Devede kulak kalır sözü, bir durumun sürdürülebilirliğinin, çabuk tükenmesi veya bitmesinin pek mümkün olmadığı anlamına gelir. Sözün kökeni, Osmanlı Devleti'nin İslamiyet'i yaymak için yaptığı seferler sırasında ortaya çıkmıştır. Seferler sırasında Osmanlı İmparatorluğu'nun askerleri, konakladıkları yerlerdeki köylerden deve alarak, nüfusunu taşırlar ve develerin kulaklarında taktıkları mühürler, seferin başladığı ve bitiş noktasının neresi olduğunu gösterirdi. Sefer bitince develerin kulaklarından çıkan mühürler, geri dönüş yolu olarak kullanılırdı. Dolayısıyla “Devede kulak kalır” sözü Osmanlı Devleti'nin yaptığı seferler sırasında kullanılan bir deyimdir.
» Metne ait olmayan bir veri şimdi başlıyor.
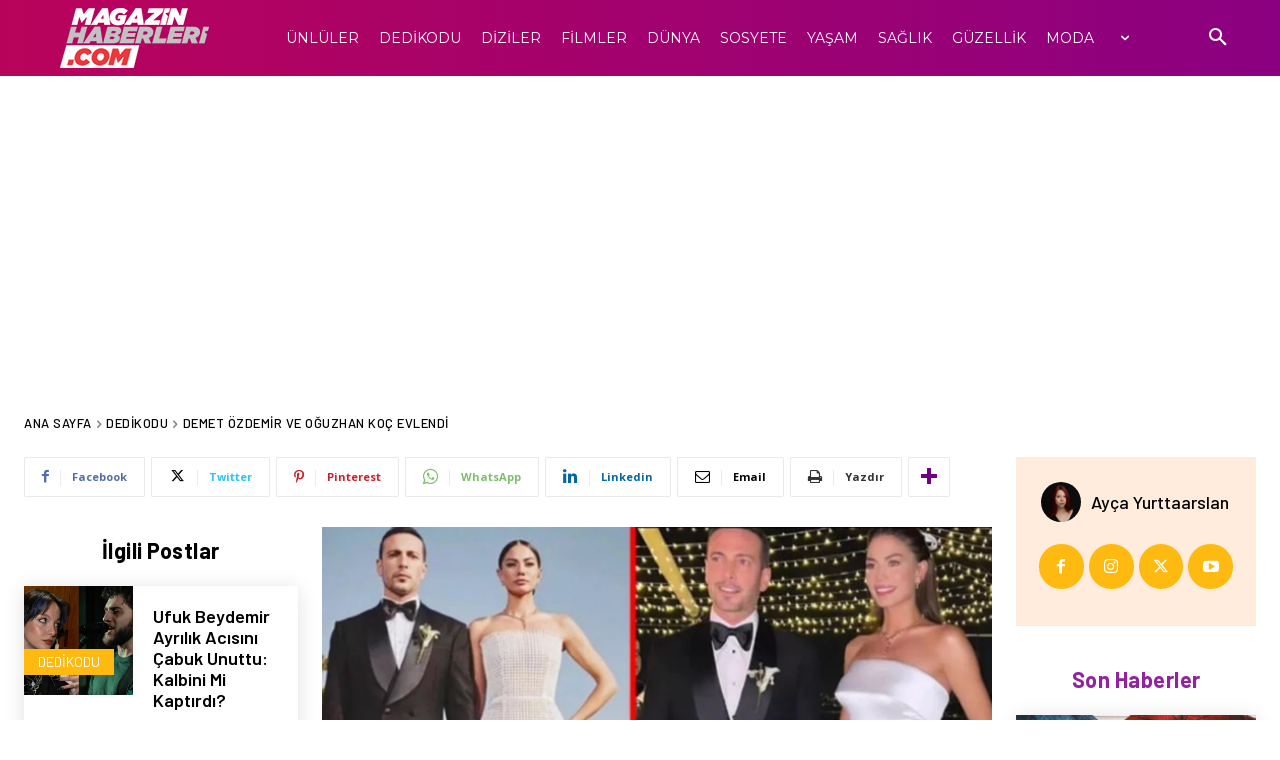

--- FILE ---
content_type: text/html; charset=UTF-8
request_url: https://www.magazinhaberleri.com/wp-admin/admin-ajax.php?td_theme_name=Newspaper&v=12.7.3
body_size: -385
content:
{"194444":125}

--- FILE ---
content_type: text/html; charset=utf-8
request_url: https://www.google.com/recaptcha/api2/aframe
body_size: 265
content:
<!DOCTYPE HTML><html><head><meta http-equiv="content-type" content="text/html; charset=UTF-8"></head><body><script nonce="IT9m1hsPXc8-ky2h06Dfow">/** Anti-fraud and anti-abuse applications only. See google.com/recaptcha */ try{var clients={'sodar':'https://pagead2.googlesyndication.com/pagead/sodar?'};window.addEventListener("message",function(a){try{if(a.source===window.parent){var b=JSON.parse(a.data);var c=clients[b['id']];if(c){var d=document.createElement('img');d.src=c+b['params']+'&rc='+(localStorage.getItem("rc::a")?sessionStorage.getItem("rc::b"):"");window.document.body.appendChild(d);sessionStorage.setItem("rc::e",parseInt(sessionStorage.getItem("rc::e")||0)+1);localStorage.setItem("rc::h",'1769110427868');}}}catch(b){}});window.parent.postMessage("_grecaptcha_ready", "*");}catch(b){}</script></body></html>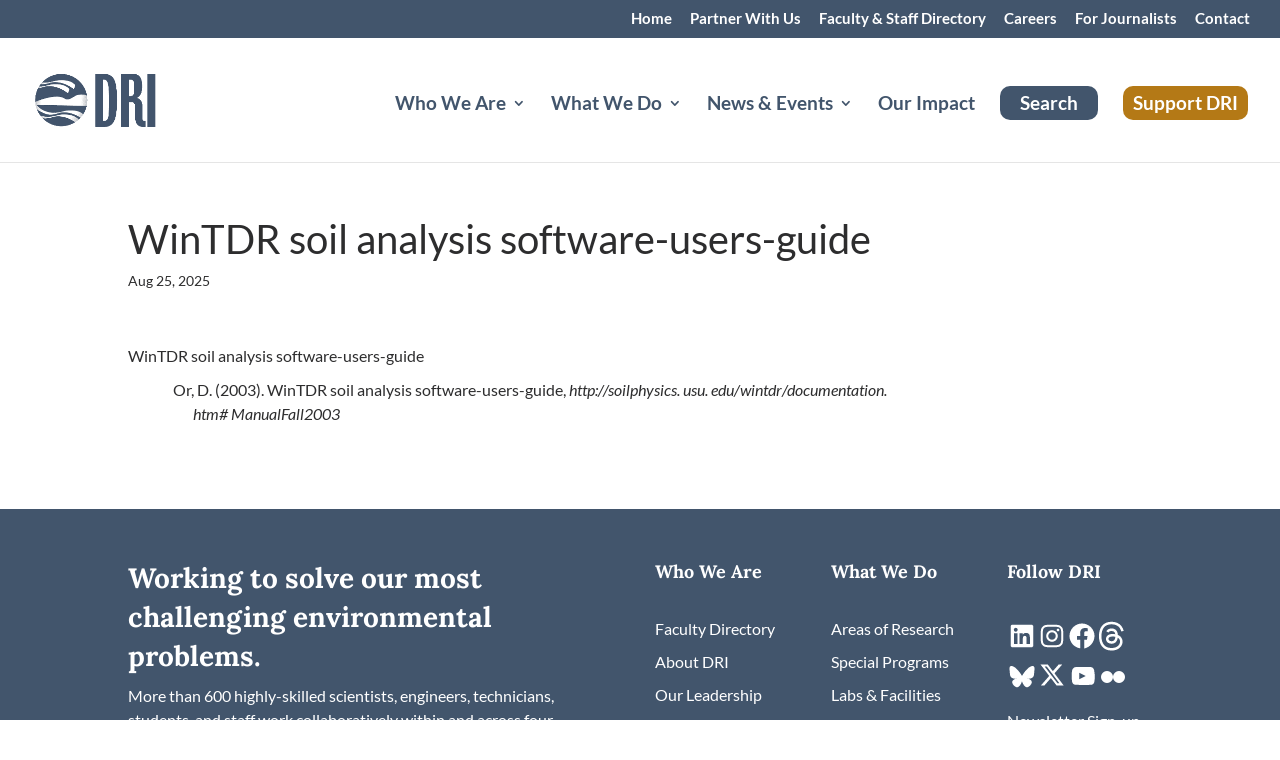

--- FILE ---
content_type: text/plain; charset=utf-8
request_url: https://directory.cookieyes.com/api/v1/ip
body_size: 0
content:
{"ip":"3.148.238.143","country":"US","country_name":"United States","region_code":"OH","in_eu":false,"continent":"NA"}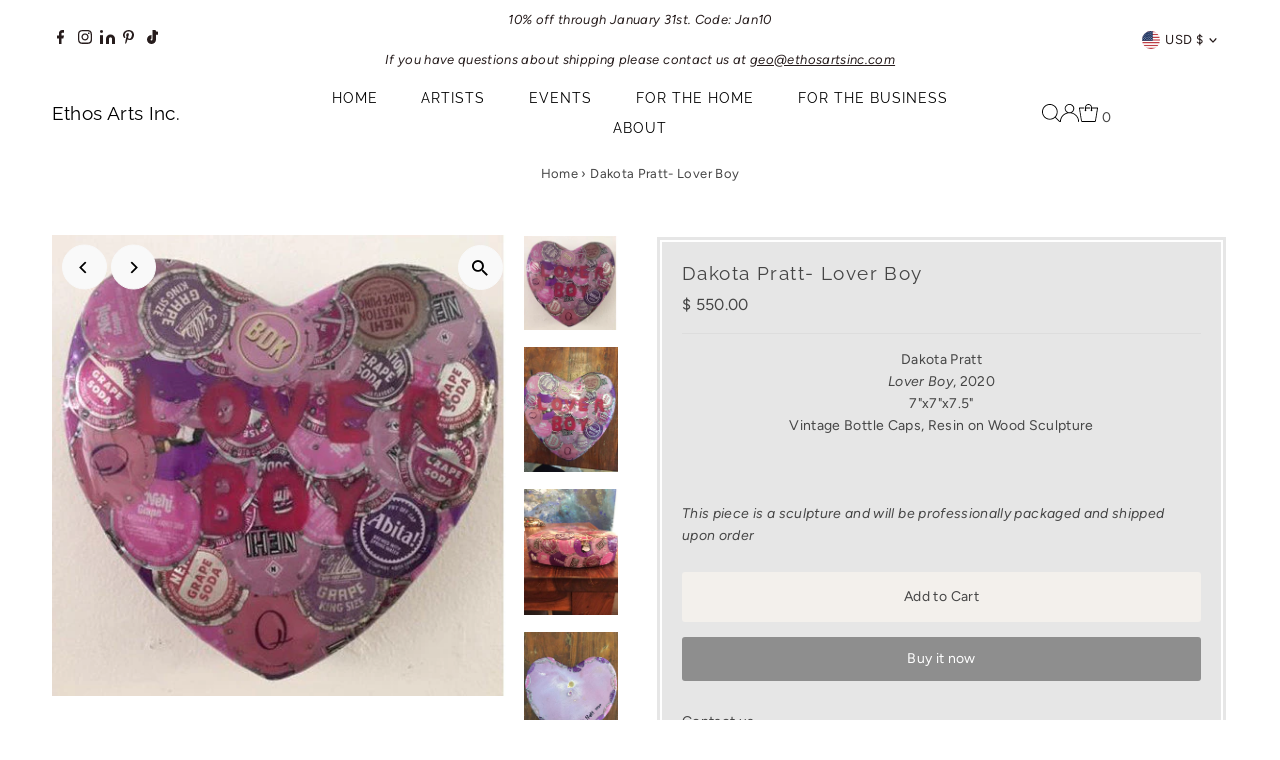

--- FILE ---
content_type: application/javascript
request_url: https://quote.storeify.app/js/stores/ethos-contemporary-home.myshopify.com/storeify-requestaquote-params.js?v=1761768285
body_size: 16677
content:
var storeify_requestaquote = "[base64]";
Bu deyim, herhangi bir durumun sürdürülebilirliğini ifade eder. Yani, herhangi bir şeyin çok kolay tükeneceğini veya çok kısa sürede bitmeyeceğini anlatmak için kullanılır. Örneğin, “Yorulduğumda yolculuğumun sonu devede kulak kalır” ya da “Bu proje devede kulak kalacak” gibi ifadelerle kullanılabilir.
Ayrıca, devede kulak kalır sözü, başarılı ve sürdürülebilir bir ortam yaratmak isteyenlerin de işine yarayabilir. Çünkü eğer bir şeyin sürekli olarak devam edebileceğini varsayarsak, o zaman bu başarılı bir işlem olabilir. Dolayısıyla, bu deyim, başarılı ve sürekli bir ortam yaratmak isteyen insanlar için de önemli bir fikirdir.
Sonuç olarak, “Devede kulak kalır” sözü, kolay tükenmeyen veya bitmeyen bir durumun sürekliliğini temsil eden bir deyimdir. Bu deyim, başarılı ve sürekli bir ortam yaratmak isteyenlerin de işine yarayabilir.